S

Second Name

Una mattina come tante altre, Theodore Logan parcheggia la sua automobile al lato di una strada che attraversa un bosco e si spara un colpo alla tempia pronunciando la frase «Buon compleanno Didi». La figlia venticinquenne Daniella (Didi) rimane sconvolta dalla morte inaspettata e apparentemente immotivata del padre cui era legata da profondo affetto. Quando la tomba viene profanata e il cadavere di Theodore violato, Daniella prende la decisione più importante della sua vita: inizia a indagare sulle misteriose circostanze del suicidio del padre. La sua investigazione si trasformerà gradualmente in un labirinto pericoloso nel quale si intrecciano religione, intrigo e morte. Didi entrerà in contatto con un mondo a lei sconosciuto ma nel quale, inconsapevolmente, è sempre vissuta. Sarà proprio questa scoperta a sconvolgerle per sempre l’esistenza.

Tratto dal romanzo
The Pact Of The Father
di Ramsey Campbell,
Second Name
è la seconda opera del giovane regista spagnolo Francisco
Paco
Plaza. Nella prima,
Abuelitos,
mescolava fantastico e noir. E al noir si torna con la vicenda della giovane Daniella alle prese con un mistero che di fantastico non ha niente ma che affonda le sue radici nella normalità di una comunità apparentemente tranquilla, annidandosi nelle cose e nelle persone che la ragazza più ama. Il canovaccio è un classico dagli ingredienti piuttosto prevedibili: atmosfere e ambientazioni fredde, quasi asettiche, colori molto scuri (la notte sembra non finire mai) e musica gotica. La protagonista entra in un universo di scritture codificate, di profezie che devono avverarsi, di sacrifici umani e sette segrete. Tutte riprese palesemente dal filone generato nel 1995 dal cult
Se7en
di David Fincher. Ma se nella prima mezz’ora lo spettatore si immerge in una serie di scene in cui è difficile distinguere il confine tra la paranoia e la realtà, nel corso del film perde l’iniziale interesse, intuendo «come va a finire» anche a causa di indizi un po’ troppo didascalici. Il rimando al capolavoro polanskiano
Rosemary’s Baby
è evidente, innanzitutto nel graduale svelarsi di un complotto ordito da un gruppo di persone apparentemente innocue e in secondo luogo nella presa di coscienza da parte della protagonista della «farsa» sino a quel momento vissuta.
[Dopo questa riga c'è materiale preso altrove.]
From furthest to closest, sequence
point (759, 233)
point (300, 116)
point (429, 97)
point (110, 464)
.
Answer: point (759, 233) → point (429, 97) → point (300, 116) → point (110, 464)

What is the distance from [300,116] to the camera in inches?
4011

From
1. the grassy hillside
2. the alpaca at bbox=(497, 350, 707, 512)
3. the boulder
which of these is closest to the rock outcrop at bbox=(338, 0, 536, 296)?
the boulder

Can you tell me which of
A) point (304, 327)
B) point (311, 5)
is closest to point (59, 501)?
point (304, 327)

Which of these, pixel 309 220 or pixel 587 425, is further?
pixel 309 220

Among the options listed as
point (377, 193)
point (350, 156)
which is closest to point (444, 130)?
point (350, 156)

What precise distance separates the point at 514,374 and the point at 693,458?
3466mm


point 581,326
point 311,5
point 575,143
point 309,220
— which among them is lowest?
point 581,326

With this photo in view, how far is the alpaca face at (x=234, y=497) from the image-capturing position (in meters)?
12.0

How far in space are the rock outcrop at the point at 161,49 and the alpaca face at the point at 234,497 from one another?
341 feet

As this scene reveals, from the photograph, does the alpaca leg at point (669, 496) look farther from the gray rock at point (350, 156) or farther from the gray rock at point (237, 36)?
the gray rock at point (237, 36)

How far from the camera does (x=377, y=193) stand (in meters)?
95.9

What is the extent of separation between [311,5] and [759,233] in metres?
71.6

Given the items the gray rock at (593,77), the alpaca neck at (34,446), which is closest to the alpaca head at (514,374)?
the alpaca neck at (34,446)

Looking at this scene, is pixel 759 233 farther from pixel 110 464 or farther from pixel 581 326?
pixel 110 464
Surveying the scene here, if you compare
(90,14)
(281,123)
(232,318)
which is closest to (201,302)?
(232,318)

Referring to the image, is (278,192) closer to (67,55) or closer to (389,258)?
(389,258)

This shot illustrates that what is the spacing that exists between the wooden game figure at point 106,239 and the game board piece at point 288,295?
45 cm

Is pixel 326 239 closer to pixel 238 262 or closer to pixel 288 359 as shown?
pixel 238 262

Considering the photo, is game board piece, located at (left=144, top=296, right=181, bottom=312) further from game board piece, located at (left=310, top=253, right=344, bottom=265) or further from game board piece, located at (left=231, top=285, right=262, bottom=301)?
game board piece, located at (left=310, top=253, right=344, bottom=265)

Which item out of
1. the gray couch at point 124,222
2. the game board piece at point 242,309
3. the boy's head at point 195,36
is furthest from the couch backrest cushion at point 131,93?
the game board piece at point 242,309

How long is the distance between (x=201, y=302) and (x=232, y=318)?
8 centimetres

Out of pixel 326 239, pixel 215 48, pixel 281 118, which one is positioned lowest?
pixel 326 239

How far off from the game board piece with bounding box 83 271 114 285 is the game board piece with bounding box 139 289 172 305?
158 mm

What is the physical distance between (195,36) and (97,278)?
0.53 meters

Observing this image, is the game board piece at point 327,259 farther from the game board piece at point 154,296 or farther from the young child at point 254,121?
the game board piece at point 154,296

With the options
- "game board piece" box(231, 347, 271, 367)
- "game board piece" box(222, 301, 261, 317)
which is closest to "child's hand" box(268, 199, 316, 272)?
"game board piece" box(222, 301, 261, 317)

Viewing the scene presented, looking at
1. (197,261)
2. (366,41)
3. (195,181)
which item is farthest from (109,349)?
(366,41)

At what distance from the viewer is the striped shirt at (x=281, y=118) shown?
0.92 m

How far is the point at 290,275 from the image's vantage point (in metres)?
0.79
Daniella rilegge tutta la sua esistenza alla luce ambigua e torbida di eventi passati di cui non sospettava nulla e intraprende un percorso che la condurrà al confine della follia. Nulla di più simile alla trasformazione dell’innocente Mia Farrow-Rosemary che affrontava, dopo un’ineludibile presa di coscienza, un’allucinante maternità. Ma nella lettura di Polanski l’accettazione della convivenza con il male era una scelta obbligata, mentre Plaza pone la questione in termini diversi. È giusto accettare il compromesso o è meglio rimanere fedeli a se stessi anche a costo di perdere tutto (senno compreso)? La risposta è tutta nel finale che non lascia molte vie d’uscita.